• _PROBLEM REQUIREMENTS_
Please reproduce, word for word, the newsgroup reply below about Earth's rotation and the rising of the stars.

On Wednesday, September 10, 2014 2:34:13 PM UTC-6, oriel36 wrote:

Do you not believe the stars come out 1461 times as it crosses four orbital
circuits because that is the only observation and value that counts ?.


The stars come out when the Sun sets, so if that's what you mean, that is true.
Some people are reminding you that if we take the Julian calendar approximation
as fact, though, Sirius rises (whether we can see the rising or not, because of
the Sun) 1465 in those four years.

The entire Western civilization,if it can now be called a civilization at
all, cannot follow the dictates of people who truly force themselves to
believe there are more rotations that sunrises/sunsets across a year and
orbit of the Earth.


- What do you think of Western civilization, Mr. Gandhi?
- I think it would be a good idea.

You don't actually think that the distant stars rotate around the Sun once a
year, which would lead to the cosmology of Tycho Brahe.

To us, the cosmology of Tycho Brahe would, however, be the logical consequence
of having the Earth rotate once every 24 hours. Rotate *means* turn once in
absolute space, not turn once relative to the primary one is orbiting.

Even if now due to Albert Einstein we don't really believe in absolute space
any more.

• _COLLECTED MATERIAL_
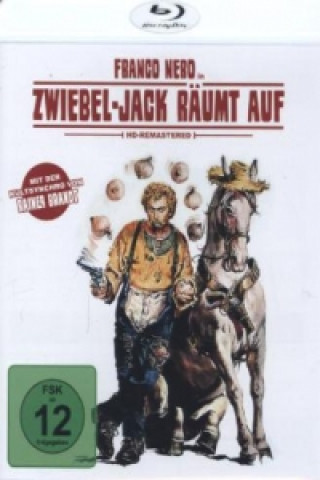 Zwiebel - Jack räumt auf, 1 Blu-ray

• _EXERCISE RESPONSE_
On Wednesday, September 10, 2014 2:34:13 PM UTC-6, oriel36 wrote:

Do you not believe the stars come out 1461 times as it crosses four orbital
circuits because that is the only observation and value that counts ?.


The stars come out when the Sun sets, so if that's what you mean, that is true.
Some people are reminding you that if we take the Julian calendar approximation
as fact, though, Sirius rises (whether we can see the rising or not, because of
the Sun) 1465 in those four years.

The entire Western civilization,if it can now be called a civilization at
all, cannot follow the dictates of people who truly force themselves to
believe there are more rotations that sunrises/sunsets across a year and
orbit of the Earth.


- What do you think of Western civilization, Mr. Gandhi?
- I think it would be a good idea.

You don't actually think that the distant stars rotate around the Sun once a
year, which would lead to the cosmology of Tycho Brahe.

To us, the cosmology of Tycho Brahe would, however, be the logical consequence
of having the Earth rotate once every 24 hours. Rotate *means* turn once in
absolute space, not turn once relative to the primary one is orbiting.

Even if now due to Albert Einstein we don't really believe in absolute space
any more.